▸ DATASET CONTENT:
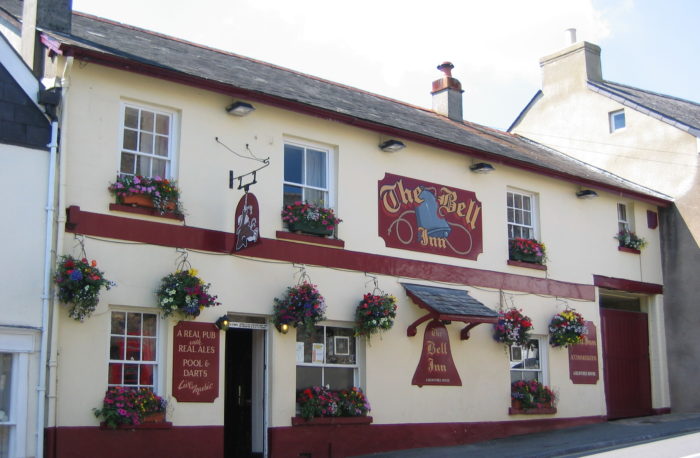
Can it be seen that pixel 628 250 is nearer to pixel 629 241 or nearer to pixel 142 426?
pixel 629 241

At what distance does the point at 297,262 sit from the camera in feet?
46.7

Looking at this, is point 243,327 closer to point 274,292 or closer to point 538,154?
point 274,292

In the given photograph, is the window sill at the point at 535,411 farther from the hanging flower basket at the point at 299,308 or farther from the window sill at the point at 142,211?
the window sill at the point at 142,211

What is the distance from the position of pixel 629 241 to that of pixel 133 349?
12.9 meters

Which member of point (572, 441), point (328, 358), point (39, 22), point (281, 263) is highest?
point (39, 22)

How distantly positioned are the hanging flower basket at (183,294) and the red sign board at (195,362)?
0.39 metres

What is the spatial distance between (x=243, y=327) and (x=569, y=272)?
28.0 feet

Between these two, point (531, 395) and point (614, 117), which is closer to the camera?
point (531, 395)

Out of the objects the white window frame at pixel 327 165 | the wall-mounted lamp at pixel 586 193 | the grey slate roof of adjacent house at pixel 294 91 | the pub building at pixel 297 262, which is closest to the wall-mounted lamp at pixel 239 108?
the pub building at pixel 297 262

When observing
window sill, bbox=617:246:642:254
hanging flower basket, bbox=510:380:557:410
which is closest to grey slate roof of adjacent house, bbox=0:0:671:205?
window sill, bbox=617:246:642:254

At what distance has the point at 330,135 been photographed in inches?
601

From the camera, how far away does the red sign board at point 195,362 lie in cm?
1262

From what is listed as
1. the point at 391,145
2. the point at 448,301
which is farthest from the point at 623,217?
the point at 391,145

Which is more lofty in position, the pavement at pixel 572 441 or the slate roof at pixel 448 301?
the slate roof at pixel 448 301
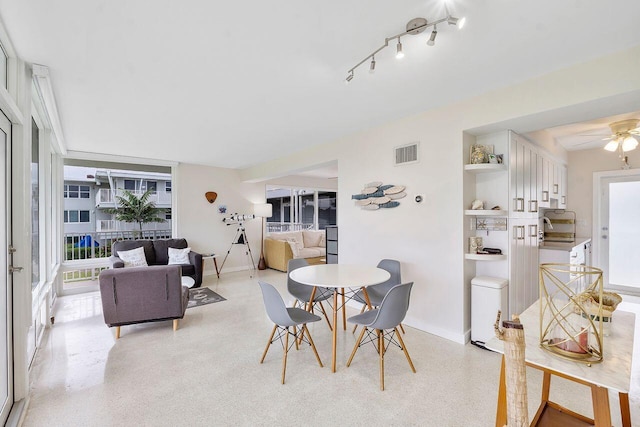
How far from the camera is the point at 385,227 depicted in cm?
359

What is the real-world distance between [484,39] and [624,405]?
7.14 ft

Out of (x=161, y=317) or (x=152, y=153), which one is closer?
(x=161, y=317)

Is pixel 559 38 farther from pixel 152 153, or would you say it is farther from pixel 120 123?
pixel 152 153

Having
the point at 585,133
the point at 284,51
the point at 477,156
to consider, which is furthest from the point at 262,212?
the point at 585,133

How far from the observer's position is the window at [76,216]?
5.06 meters

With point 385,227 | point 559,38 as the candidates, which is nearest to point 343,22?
point 559,38

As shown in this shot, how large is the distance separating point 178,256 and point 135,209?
137cm

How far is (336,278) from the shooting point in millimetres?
2588

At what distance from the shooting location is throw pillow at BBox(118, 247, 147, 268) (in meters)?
4.88

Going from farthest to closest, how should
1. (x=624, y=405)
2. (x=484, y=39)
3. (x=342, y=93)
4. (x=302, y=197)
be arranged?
1. (x=302, y=197)
2. (x=342, y=93)
3. (x=484, y=39)
4. (x=624, y=405)

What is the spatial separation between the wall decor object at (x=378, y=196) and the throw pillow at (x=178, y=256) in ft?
11.3

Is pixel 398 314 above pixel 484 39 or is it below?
below

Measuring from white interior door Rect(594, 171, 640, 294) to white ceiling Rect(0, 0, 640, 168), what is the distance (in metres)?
3.83

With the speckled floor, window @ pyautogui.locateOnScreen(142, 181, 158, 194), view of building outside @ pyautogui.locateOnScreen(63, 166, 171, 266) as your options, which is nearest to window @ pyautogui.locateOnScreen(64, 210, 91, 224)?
view of building outside @ pyautogui.locateOnScreen(63, 166, 171, 266)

▸ WHAT THIS TASK INVOLVES: Write out only the final block of lines, starting at the line with "With point 385,227" and running to the end of the material.

▸ COMPLETED EXERCISE:
With point 385,227 | point 559,38 as the candidates, which is nearest to point 343,22?
point 559,38

As shown in this shot, how large is the distance separating point 178,256 and point 135,209?
137cm

How far is (336,278) from the shooting point in millimetres?
2588

At what distance from the shooting location is throw pillow at BBox(118, 247, 147, 268) (in meters)?
4.88

Going from farthest to closest, how should
1. (x=624, y=405)
2. (x=484, y=39)
3. (x=342, y=93)
4. (x=302, y=197)
be arranged?
1. (x=302, y=197)
2. (x=342, y=93)
3. (x=484, y=39)
4. (x=624, y=405)

What is the spatial separation between the wall decor object at (x=378, y=196) and the throw pillow at (x=178, y=256) in ft?
11.3

Is pixel 398 314 above pixel 484 39 or is it below?
below

Measuring from white interior door Rect(594, 171, 640, 294) to white ceiling Rect(0, 0, 640, 168), what is the distance (in metres)?
3.83

With the speckled floor, window @ pyautogui.locateOnScreen(142, 181, 158, 194), view of building outside @ pyautogui.locateOnScreen(63, 166, 171, 266) as your options, which is nearest to window @ pyautogui.locateOnScreen(64, 210, 91, 224)?
view of building outside @ pyautogui.locateOnScreen(63, 166, 171, 266)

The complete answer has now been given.